Unlike a public inquiry, which can examine wide-ranging societal issues, a provincial inquest in Manitoba is limited to issues directly linked to the case in question. A recent public inquiry into the death of one-time foster child Phoenix Sinclair included a systemic look at child-welfare services and cost $14 million.

Preston ruled that the second phase of the inquest, which began Tuesday, is to focus on hospital overcrowding and delays. There is to be one witness in the coming weeks who will testify about how to improve services for aboriginal patients.

"It appears to the Sinclair family that Phase 2 will no longer allow the biases and attitudes that were at the root of Mr.

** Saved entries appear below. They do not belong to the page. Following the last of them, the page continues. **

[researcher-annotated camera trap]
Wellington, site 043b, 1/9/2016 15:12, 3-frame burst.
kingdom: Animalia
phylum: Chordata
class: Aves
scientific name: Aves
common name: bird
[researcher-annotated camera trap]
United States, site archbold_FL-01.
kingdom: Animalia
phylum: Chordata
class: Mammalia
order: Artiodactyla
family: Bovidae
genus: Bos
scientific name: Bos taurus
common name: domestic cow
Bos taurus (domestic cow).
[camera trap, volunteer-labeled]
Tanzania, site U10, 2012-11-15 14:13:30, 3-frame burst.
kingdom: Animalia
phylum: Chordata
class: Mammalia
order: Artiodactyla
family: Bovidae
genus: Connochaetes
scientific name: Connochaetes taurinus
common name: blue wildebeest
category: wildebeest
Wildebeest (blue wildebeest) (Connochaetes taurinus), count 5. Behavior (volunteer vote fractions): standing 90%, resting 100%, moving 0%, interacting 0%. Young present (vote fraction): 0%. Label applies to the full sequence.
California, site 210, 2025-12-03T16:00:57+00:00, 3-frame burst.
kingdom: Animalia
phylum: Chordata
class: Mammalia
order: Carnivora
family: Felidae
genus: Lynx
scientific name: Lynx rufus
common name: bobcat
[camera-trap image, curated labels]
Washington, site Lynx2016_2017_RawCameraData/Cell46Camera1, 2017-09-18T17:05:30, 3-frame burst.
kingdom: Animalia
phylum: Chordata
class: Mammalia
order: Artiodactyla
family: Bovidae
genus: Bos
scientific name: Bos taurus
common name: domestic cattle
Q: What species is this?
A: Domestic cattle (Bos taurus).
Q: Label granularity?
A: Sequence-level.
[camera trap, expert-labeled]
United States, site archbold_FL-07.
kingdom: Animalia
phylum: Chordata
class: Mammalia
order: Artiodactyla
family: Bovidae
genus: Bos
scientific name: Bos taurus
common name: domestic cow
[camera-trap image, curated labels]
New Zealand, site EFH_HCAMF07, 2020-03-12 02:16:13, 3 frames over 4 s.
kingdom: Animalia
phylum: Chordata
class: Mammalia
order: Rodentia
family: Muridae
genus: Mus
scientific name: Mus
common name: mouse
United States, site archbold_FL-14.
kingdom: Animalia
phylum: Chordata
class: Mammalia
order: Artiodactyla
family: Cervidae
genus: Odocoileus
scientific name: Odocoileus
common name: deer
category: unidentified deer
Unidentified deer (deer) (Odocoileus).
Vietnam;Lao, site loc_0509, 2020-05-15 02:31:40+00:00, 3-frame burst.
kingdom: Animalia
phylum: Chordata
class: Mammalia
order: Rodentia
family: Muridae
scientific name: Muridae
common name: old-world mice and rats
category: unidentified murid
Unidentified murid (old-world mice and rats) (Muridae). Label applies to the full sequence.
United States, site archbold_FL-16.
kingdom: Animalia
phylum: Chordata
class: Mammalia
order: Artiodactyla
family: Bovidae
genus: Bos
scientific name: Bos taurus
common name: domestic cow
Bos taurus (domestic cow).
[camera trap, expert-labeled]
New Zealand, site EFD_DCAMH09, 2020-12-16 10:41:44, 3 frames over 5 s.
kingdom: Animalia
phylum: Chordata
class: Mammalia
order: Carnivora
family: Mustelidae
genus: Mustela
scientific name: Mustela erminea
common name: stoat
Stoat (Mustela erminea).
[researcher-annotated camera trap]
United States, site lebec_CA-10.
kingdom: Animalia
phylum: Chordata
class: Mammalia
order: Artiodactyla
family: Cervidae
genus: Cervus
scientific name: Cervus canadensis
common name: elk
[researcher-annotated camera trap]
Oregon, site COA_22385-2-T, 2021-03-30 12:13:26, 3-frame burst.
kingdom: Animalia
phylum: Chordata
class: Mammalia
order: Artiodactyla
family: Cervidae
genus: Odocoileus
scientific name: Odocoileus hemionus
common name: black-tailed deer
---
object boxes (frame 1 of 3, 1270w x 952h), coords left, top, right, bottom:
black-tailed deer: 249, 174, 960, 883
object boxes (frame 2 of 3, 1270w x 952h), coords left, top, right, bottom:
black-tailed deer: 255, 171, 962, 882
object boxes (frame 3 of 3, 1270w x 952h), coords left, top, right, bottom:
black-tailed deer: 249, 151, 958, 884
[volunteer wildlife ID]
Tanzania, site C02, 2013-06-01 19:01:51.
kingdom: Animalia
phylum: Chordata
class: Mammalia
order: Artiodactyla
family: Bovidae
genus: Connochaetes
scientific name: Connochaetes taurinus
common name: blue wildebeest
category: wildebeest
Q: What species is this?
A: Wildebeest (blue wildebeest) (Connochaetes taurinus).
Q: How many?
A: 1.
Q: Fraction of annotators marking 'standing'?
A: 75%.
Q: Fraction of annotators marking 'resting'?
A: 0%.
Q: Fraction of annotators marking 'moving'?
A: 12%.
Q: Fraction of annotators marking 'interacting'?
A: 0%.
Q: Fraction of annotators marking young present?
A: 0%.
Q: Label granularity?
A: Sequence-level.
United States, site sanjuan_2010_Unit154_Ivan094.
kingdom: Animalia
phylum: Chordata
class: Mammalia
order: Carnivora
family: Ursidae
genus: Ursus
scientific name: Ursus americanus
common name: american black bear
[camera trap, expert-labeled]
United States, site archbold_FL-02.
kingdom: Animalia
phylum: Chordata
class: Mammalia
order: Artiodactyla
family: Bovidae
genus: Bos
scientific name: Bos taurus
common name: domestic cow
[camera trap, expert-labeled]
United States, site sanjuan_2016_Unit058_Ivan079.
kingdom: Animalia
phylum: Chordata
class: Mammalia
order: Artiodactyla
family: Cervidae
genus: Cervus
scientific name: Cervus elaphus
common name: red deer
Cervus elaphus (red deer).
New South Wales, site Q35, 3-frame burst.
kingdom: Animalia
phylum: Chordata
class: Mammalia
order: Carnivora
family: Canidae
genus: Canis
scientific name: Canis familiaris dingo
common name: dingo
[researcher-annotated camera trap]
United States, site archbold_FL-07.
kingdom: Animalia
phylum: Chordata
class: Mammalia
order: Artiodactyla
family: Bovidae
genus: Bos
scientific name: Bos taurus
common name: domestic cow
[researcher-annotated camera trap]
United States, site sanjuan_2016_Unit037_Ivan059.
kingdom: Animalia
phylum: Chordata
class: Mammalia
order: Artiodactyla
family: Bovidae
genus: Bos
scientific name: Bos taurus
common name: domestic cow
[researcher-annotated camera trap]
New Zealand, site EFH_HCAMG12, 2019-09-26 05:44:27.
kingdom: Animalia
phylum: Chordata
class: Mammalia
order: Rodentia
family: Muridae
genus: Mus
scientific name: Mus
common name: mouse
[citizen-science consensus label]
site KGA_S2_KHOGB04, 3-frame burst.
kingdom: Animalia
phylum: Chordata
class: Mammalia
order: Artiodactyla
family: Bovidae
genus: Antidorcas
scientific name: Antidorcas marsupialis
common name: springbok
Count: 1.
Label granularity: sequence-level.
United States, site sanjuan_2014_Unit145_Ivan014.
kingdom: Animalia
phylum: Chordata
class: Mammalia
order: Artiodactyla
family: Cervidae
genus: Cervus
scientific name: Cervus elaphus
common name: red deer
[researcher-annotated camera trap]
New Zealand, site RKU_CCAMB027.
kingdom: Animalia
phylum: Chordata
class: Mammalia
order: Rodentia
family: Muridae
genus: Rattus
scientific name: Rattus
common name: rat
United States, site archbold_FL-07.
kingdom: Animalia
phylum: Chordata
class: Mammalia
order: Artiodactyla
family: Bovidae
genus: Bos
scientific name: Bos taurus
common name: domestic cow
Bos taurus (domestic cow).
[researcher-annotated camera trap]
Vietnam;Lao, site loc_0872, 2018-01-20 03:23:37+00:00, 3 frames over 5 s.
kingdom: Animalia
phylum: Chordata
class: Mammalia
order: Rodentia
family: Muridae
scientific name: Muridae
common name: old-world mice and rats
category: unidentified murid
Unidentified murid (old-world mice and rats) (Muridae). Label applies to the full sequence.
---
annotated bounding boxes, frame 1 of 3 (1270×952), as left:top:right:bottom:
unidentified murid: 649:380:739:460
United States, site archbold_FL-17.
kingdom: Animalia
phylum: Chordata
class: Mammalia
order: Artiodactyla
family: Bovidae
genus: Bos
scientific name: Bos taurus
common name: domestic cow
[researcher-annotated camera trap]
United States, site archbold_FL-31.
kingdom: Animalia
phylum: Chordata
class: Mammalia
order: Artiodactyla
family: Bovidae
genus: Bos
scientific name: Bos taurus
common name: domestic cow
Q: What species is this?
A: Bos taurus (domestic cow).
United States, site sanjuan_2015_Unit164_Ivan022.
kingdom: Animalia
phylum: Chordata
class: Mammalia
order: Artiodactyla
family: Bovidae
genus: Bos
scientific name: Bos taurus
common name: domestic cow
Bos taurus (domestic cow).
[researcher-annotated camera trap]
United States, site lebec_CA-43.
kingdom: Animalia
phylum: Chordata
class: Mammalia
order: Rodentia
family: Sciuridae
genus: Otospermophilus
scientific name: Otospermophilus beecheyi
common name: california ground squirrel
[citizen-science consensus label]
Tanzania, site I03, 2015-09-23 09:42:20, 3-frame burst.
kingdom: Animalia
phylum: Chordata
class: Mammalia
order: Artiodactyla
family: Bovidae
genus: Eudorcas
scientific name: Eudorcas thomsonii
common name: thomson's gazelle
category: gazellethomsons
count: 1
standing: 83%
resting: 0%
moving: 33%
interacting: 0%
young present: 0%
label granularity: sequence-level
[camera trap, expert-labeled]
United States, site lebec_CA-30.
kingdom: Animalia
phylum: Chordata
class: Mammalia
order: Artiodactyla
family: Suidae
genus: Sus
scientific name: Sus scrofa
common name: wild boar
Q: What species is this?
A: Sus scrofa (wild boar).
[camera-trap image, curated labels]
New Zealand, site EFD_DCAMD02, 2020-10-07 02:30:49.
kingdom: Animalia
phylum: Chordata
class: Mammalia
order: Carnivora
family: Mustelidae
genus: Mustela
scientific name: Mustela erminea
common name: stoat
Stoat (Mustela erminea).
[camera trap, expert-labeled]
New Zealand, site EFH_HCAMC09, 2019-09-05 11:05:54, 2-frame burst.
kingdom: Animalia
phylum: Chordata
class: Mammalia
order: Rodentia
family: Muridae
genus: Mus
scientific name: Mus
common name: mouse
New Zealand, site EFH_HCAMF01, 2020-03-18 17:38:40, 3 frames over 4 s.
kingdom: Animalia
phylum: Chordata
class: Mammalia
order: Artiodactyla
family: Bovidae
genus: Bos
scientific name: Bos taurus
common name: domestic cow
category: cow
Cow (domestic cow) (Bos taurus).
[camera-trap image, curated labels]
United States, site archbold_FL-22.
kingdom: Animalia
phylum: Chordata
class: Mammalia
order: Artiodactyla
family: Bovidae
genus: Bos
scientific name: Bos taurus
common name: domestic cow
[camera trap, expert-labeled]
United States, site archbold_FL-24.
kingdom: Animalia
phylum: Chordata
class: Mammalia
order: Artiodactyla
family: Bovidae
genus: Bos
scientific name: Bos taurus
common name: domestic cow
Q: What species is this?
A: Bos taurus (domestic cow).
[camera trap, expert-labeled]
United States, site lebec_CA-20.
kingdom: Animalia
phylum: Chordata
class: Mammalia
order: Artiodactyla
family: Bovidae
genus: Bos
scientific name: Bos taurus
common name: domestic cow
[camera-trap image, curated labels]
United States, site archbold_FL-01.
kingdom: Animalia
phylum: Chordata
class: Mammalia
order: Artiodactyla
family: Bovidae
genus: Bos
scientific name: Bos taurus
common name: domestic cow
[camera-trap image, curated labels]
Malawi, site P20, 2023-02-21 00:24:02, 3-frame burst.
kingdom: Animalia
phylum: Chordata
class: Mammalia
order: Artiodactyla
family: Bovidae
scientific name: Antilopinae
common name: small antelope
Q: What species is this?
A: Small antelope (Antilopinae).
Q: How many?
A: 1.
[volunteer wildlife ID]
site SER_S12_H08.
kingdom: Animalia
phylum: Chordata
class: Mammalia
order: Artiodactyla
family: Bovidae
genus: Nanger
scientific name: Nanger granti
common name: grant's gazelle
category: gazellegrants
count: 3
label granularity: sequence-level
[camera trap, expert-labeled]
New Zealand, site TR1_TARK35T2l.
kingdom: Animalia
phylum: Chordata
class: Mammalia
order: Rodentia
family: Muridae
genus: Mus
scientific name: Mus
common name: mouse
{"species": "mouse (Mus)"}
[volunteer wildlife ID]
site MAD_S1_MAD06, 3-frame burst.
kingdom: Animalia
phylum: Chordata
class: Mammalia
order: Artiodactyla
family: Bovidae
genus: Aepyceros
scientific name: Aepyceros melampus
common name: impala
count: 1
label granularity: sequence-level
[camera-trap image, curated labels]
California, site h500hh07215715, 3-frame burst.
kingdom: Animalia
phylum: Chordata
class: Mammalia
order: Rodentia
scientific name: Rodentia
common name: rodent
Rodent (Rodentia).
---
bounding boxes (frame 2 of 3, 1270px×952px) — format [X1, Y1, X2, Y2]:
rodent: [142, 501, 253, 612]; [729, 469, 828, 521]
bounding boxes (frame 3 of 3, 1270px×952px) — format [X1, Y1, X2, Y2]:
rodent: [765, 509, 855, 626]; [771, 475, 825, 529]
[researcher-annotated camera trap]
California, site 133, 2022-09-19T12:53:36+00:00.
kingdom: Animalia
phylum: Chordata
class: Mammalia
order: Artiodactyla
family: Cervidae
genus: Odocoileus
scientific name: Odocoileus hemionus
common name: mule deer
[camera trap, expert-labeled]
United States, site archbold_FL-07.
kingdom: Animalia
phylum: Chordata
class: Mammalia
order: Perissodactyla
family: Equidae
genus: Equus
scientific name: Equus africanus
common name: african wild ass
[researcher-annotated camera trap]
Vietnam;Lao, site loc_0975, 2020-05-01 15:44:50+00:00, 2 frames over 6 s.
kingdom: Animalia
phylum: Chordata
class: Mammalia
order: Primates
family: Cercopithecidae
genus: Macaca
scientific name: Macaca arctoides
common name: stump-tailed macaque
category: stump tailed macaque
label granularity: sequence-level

Sinclair's death to be fully understood, and will instead entrench the marginalization of aboriginal voices," Sinclair family lawyer Murray Trachtenberg told court Tuesday.

Preston called the decision to withdrawn regrettable and rejected a request by the two aboriginal groups — Ka Ni Kanichihk and Aboriginal Legal Services of Toronto — to be removed as parties from the inquest altogether.

The judge said lawyers for the groups and the family were welcome to attend further and to make final submissions when the inquiry wraps up in the spring.

Outside court, Trachtenberg said the family plans to renew pressure on the Manitoba government to call a public inquiry into racism in the health-care system.

"Judge Preston has made it clear that an inquest is not the appropriate vehicle. It has to be an inquiry."